San Diego food lovers know Su-Mei Yu, the longtime owner of Saffron in Mission Hills. She's been a culinary fixture in the community for well over 25 years, as both restaurateur and cookbook author with titles including Asian Grilling, Cracking the Coconut, and The Elements of Life. So with that deep a connection to food and to San Diego it only makes sense that she has now turned her talents and enthusiasm to television to show off many of the local producers who represent what she considers the best of San Diego's foodstuff.

Su-Mei Yu with farmer Noel Stehly at Stehly Farms in Valley Center

Her new show, Savor San Diego, debuts this Thursday at 9:30 p.m. on KPBS (airing again on Saturdays at 3:30 p.m.).
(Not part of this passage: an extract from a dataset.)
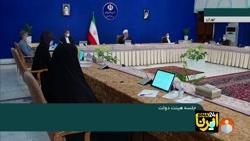 روحانی: هیچ فاصلهای بین دولت و سپاه، ارتش و بسیج وجود ندارد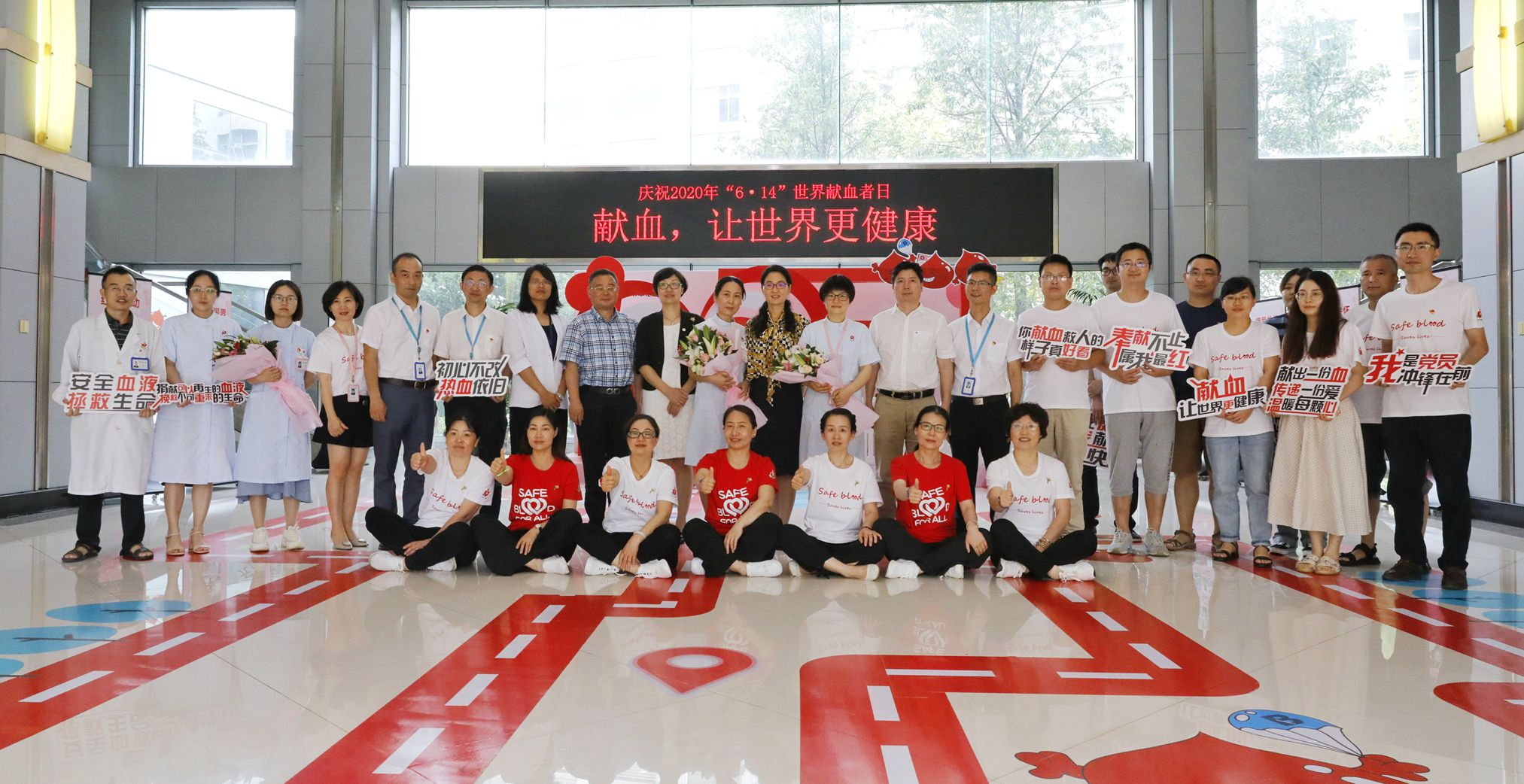 """安全血液 拯救生命——市红十字会联合中心血站开展""""世界献血者"""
The six episodes taped so far reflect the diversity of Su-Mei's interests: hand-crafted tofu, grass-fed beef, avocado oil, citrus, seafood, farmers markets and community gardens. These far-ranging subjects, however, have something besides being local to San Diego in common--they exist to get people back into the kitchen. And that, says, Su-Mei, is why she's tackling this project.

"I did it because I want people to cook again," she emphasizes. "We have so much bounty. I want people to see what's available because it's all so good."

Su-Mei learning how tofu is made, with owner Shawn Daniels in purple apron.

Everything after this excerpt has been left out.